Piton de la Fournaise is a byzantine volcano, comprehensively monitored by scientists as it is regularly modified by eruptions. Spidery tendrils of magma escape through lines of weakness. When molten material meets the groundwater cycling through the volcano’s uppermost segments, powerful explosions can happen without warning, much like the lethal detonations that recently rocked New Zealand’s White Island. Old faults can suddenly slip and cause parts of the volcano to catastrophically collapse.
These features control how future eruptions manifest, so finding out where they are is of paramount importance.
One way to locate these subterranean features is to use instruments to see how well the rocks below conduct electricity. Scorching, circulating water is highly conductive. Old volcanic rock that has been degraded by it has water inside its Swiss cheese-like holes, making it relatively conductive. Newly cooled, structurally sound lava flows are much more electrically resistant.
Deploying electrical resistivity-detecting instruments on an active volcano can be both dangerous and time consuming. Often, expeditions must choose between a high-resolution underground map of a small area or a low-resolution map of a larger space.
Scientists had previously traipsed across the Piton de la Fournaise by foot, deploying equipment to reveal parts of its internal structure. To speed things up, they took to a helicopter.
Hewing disquietingly close to the volcano over four days in 2014, the helicopter’s winch held a sizable hoop that could electrically excite the rocks below.

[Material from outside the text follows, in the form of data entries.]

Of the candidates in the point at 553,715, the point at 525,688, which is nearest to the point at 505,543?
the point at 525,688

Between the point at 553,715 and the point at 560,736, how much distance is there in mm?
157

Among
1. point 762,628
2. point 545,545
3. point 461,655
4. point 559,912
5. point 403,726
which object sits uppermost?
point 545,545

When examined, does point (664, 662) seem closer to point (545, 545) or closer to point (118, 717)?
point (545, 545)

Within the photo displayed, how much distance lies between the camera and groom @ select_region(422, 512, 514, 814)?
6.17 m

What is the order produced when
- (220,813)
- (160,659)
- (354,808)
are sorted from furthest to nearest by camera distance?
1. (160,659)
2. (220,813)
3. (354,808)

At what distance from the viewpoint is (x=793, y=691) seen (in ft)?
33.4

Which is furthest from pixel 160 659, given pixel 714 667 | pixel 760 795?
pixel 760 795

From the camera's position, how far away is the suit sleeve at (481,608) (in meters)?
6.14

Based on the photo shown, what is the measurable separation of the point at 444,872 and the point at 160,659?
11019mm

In response, electromagnetic threads snaked back up from the volcano, which were detected by the helicopter. These invisible strings differed, depending on the properties of the rocks, which allowed scientists to identify individual ingredients and layers of Réunion’s youthful volcanic cake down to a depth of 3,300 feet.
Scientists were previously aware of the existence of some of the volcano’s rift zones, faults and fluid networks. But they now have a 3D schematic providing an unparalleled peek into the volcano’s active subsurface, showing with precision where its magmatic appendages and pathways, rocky scars and hydrothermal pipes are in relation to each other.

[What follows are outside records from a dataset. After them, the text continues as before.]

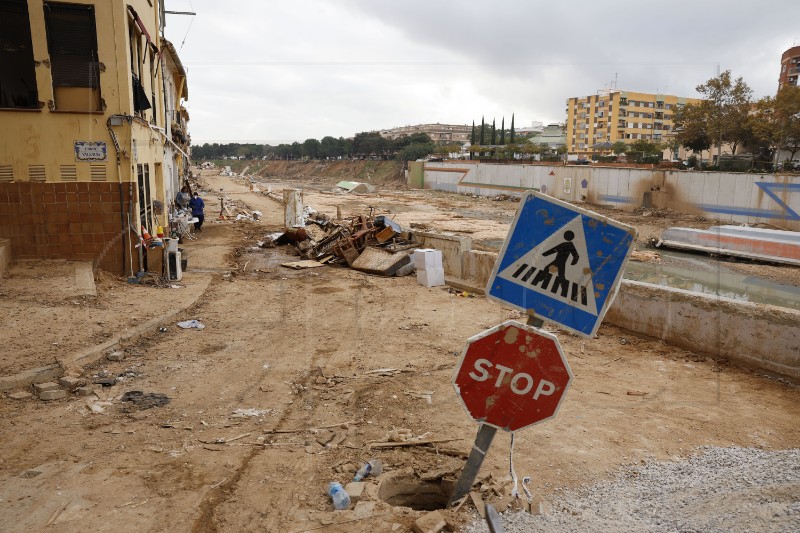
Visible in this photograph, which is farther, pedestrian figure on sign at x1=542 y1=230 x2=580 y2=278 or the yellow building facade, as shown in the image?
the yellow building facade

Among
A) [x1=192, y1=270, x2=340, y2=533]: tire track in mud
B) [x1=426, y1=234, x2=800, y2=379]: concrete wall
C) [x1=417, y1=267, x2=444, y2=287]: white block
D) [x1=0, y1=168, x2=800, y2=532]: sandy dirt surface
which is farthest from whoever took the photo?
[x1=417, y1=267, x2=444, y2=287]: white block

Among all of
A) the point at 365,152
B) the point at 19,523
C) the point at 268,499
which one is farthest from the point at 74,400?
the point at 365,152

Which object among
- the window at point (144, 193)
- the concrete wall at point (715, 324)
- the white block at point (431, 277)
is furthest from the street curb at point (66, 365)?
the concrete wall at point (715, 324)

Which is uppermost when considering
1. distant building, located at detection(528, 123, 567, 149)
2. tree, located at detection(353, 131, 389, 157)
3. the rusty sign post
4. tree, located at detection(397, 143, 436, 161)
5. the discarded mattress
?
distant building, located at detection(528, 123, 567, 149)

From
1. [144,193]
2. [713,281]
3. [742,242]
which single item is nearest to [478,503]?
[144,193]

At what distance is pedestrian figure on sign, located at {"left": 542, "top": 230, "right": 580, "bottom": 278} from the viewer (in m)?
2.90

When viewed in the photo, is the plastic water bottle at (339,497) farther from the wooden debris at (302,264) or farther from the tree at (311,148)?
the tree at (311,148)

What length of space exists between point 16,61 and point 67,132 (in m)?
1.61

“Our continuing ability to image the internal structure of volcanoes in 3D is revolutionizing how we understand volcanism,” said Sam Mitchell, a submarine volcanologist not involved with the work, and who recently joined an aquatic voyage to peer into the heart of a massive underwater volcano near Oregon. No matter which volcano is being mapped, he said, the goal of these projects is the same: to identify hazards and save lives.